It is evident that studies on annular multiphase flow have primarily relied on simulation and numerical modeling, with a strong emphasis on single-component systems. However, most of these studies do not consider the effects of H₂S invasion and the solubility of acidic gases in drilling fluids on transient multiphase flow in the annulus. A few studies analyze the impact of acidic gases by considering their phase behavior, but the fundamental causes are not discussed. This paper establishes a flow model based on the solubility of acidic gases and critical parameters, solving it using a four-point difference scheme. The model reveals the expansion and flow velocity variation of acidic gases at the wellhead and quantifies the significant impact of H₂S on well control, providing theoretical support for the safety of well control in ultra-deep wells.

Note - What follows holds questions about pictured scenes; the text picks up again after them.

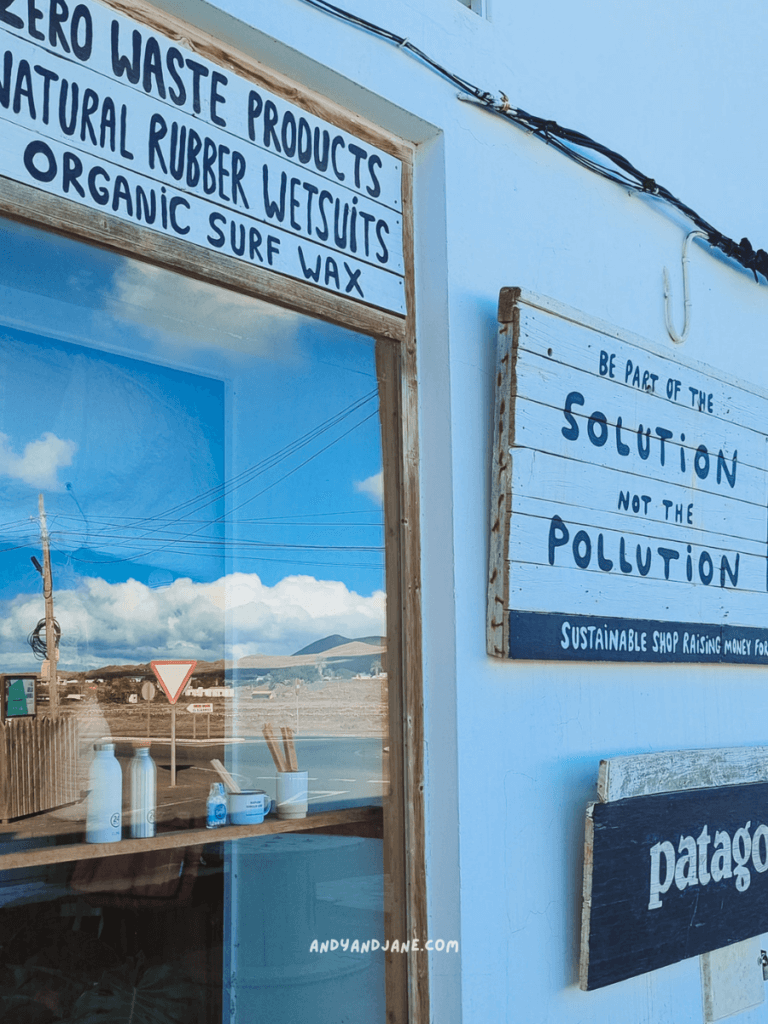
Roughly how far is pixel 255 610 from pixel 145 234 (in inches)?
55.6

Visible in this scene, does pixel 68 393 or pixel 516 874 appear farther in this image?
pixel 68 393

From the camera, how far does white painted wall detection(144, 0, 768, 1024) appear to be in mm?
2391

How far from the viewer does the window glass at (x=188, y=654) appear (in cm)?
249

2. Fundamental Physical Property Analysis

2.1. Properties of Supercritical Fluids

Figure 1 presents the temperature-pressure phase diagram for pure gases. In addition to the conventional liquid and gas regions, a supercritical fluid region is also observed. The three lines in the figure represent the gas-liquid equilibrium lines for CH₄, CO₂, and H₂S, respectively. The endpoint of each line indicates the critical point of the corresponding substance. When the temperature and pressure of a substance exceed its critical temperature and critical pressure, the substance is in a supercritical state. Fluids in this state are referred to as supercritical fluids.
Figure 1. Temperature-pressure phase diagram of pure gas.
Figure 1. Temperature-pressure phase diagram of pure gas.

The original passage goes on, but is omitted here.